#### [TEXTE SOURCE]
Retraçons le parcours de ce gang qui fit trembler Roubaix un matin du 29 mars 1996. Une affaire qui a marqué le RAID.

Le gang de Roubaix

Le réseau de Fateh Kamel, qui a été traqué sur les cinq continents après l'échange meurtrier de coups de feu à Roubaix, s'était mis en place petit à petit au début des années 1990. Il avait connu son baptême du feu en Afghanistan et en Bosnie, tout en établissant son quartier général à Montréal. Des dizaines de personnages allaient profiter de la nonchalance des autorités canadiennes.

Né le 14 mars 1960 à El Harrach, dans les faubourgs du sud d'Alger, Fateh Kamel a immigré au Canada en 1987. Il a obtenu sa citoyenneté canadienne sans difficulté. Ceux qui l'ont vu le décrivent comme un bel homme d'un mètre soixante-quinze, qui faisait tourner bien des têtes. Tout semblait lui sourire.

#### [EXTRAIT DE DONNÉES]
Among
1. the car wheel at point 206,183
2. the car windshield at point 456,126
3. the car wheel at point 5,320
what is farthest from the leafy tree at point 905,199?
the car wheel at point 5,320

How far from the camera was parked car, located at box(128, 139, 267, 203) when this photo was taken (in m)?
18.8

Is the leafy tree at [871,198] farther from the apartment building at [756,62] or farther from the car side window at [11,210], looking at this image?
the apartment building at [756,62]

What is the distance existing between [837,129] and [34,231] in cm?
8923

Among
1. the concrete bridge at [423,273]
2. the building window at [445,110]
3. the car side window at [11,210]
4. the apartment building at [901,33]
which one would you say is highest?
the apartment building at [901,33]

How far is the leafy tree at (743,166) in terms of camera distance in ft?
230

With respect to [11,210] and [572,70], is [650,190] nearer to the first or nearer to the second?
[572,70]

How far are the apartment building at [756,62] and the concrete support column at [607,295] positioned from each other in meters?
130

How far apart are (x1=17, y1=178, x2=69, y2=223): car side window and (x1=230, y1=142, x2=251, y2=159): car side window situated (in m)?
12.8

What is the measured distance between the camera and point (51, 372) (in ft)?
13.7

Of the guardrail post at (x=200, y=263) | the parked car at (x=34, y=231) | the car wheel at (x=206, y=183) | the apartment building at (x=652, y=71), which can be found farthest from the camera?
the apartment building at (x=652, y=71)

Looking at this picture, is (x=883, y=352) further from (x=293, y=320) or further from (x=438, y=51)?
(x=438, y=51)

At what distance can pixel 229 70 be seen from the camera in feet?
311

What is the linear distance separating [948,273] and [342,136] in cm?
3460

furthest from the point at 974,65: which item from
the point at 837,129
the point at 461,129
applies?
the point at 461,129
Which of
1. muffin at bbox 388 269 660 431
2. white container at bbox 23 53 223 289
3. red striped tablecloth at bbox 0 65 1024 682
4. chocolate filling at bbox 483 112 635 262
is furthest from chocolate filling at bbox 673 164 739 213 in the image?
* * *
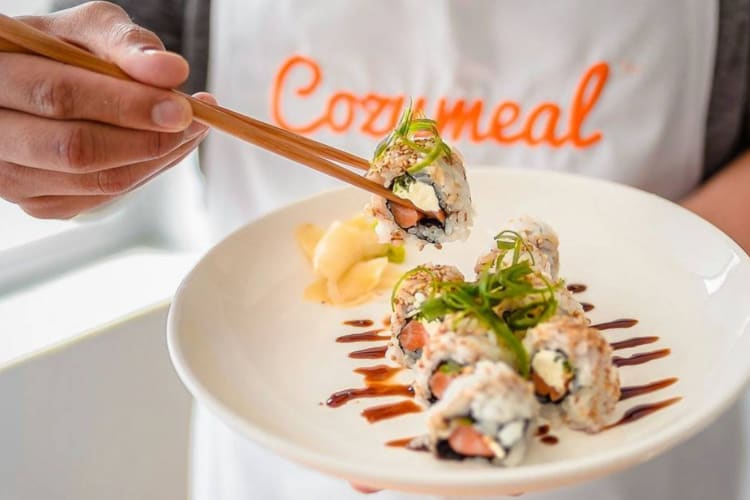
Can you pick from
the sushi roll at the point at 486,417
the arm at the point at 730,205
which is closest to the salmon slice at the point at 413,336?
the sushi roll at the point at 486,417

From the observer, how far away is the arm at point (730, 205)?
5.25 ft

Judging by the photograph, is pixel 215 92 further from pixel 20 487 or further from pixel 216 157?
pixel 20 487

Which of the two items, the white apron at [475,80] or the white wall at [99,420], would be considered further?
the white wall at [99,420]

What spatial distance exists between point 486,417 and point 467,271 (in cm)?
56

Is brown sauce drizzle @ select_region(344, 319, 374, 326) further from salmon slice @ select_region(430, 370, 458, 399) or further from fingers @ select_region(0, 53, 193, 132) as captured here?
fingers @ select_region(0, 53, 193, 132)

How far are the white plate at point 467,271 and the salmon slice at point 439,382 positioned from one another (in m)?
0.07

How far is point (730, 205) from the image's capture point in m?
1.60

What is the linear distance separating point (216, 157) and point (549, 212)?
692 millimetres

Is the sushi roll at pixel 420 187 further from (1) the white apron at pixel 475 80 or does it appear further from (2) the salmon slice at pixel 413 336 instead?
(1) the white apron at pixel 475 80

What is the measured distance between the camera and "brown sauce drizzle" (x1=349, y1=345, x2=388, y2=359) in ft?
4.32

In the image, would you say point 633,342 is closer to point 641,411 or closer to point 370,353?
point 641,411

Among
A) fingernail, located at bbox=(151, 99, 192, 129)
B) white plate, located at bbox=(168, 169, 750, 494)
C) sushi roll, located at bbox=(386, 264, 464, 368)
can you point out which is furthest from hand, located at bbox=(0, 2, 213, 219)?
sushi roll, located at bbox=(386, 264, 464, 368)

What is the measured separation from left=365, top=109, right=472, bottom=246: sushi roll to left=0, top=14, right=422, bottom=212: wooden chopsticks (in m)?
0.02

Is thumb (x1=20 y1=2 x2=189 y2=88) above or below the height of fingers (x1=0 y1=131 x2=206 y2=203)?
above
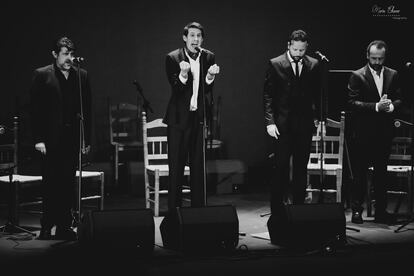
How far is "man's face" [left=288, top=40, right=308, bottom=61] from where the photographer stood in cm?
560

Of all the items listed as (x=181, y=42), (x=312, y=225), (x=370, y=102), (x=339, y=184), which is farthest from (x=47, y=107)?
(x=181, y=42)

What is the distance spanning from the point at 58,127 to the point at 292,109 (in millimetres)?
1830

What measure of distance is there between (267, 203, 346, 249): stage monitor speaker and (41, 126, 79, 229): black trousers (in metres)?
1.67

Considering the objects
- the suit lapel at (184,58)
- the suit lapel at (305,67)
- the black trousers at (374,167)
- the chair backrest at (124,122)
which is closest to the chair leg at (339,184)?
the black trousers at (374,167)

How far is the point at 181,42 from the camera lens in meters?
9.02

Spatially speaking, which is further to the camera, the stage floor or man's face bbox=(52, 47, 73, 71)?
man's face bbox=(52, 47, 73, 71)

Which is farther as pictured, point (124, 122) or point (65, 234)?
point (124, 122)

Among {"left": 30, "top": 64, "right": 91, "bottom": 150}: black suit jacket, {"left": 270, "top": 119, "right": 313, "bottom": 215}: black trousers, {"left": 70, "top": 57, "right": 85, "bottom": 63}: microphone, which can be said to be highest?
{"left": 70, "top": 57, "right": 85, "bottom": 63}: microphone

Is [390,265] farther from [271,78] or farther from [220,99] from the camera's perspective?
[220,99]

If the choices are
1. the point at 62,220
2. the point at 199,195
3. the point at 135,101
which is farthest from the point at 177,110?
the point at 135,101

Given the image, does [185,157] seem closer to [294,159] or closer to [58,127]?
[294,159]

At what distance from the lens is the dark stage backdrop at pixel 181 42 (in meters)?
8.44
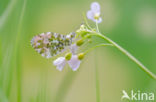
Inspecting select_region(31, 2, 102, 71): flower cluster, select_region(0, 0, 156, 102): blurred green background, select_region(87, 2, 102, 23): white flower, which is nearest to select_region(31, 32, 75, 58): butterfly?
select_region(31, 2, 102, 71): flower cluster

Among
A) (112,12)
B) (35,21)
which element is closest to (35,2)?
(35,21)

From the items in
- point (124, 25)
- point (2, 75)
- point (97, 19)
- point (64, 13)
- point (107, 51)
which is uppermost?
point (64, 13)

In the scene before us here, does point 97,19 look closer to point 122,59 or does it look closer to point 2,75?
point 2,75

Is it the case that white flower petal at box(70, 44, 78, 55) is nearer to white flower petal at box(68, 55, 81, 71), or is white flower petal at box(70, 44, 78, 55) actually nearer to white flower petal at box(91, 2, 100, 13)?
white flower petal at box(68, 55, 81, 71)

#### [CONSIGNES À SUIVRE]
Reprenez le texte source sur le gang de Roubaix et poursuivez-le à partir de sa dernière phrase. Les enregistrements constituent un matériau à part.

#### [RÉPONSE À L'EXERCICE]
Il s'est marié avec une Gaspésienne, Nathalie Boivin, elle aussi un canon de beauté. Kamel avait de l'argent. Il a ouvert un commerce à Montréal, Artisanat Nord-Sud, boulevard Saint-Laurent, près de la rue Duluth. Il s'est joint pendant un temps à la firme d'import-export Mandygo, spécialisée dans l'importation de cigares cubains à Saint-Laurent. Il a habité Outremont, avenue Rockland, avec sa femme, avant de déménager dans la 5e avenue à Pincourt, dans l'île Perrot, en banlieue de Montréal. Au printemps de 1996, Nathalie Boivin mettait un garçon au monde, un événement qui allait remplir son père de fierté.

«Fateh Kamel n'avait vraiment pas le profil d'un terroriste, a dit à La Presse un avocat montréalais qui l'a connu à l'époque. Il avait l'air d'un homme d'affaires respectable. Toujours bien habillé, il était calme et poli. Sa petite barbe bien taillée lui donnait l'allure d'un intellectuel, et sûrement pas d'un bandit islamiste.»

Pourtant, Kamel vivait une double vie. Il a été le premier Montréalais à profiter d'un entraînement militaire dans les camps d'Oussama ben Laden, en Afghanistan, au début des années 1990, ce qui l'a auréolé d'une certaine notoriété auprès de ses compagnons. Il voyageait sans arrêt pour organiser des attentats, mobiliser et faire fuir des combattants. Montréal lui servait de base de repli.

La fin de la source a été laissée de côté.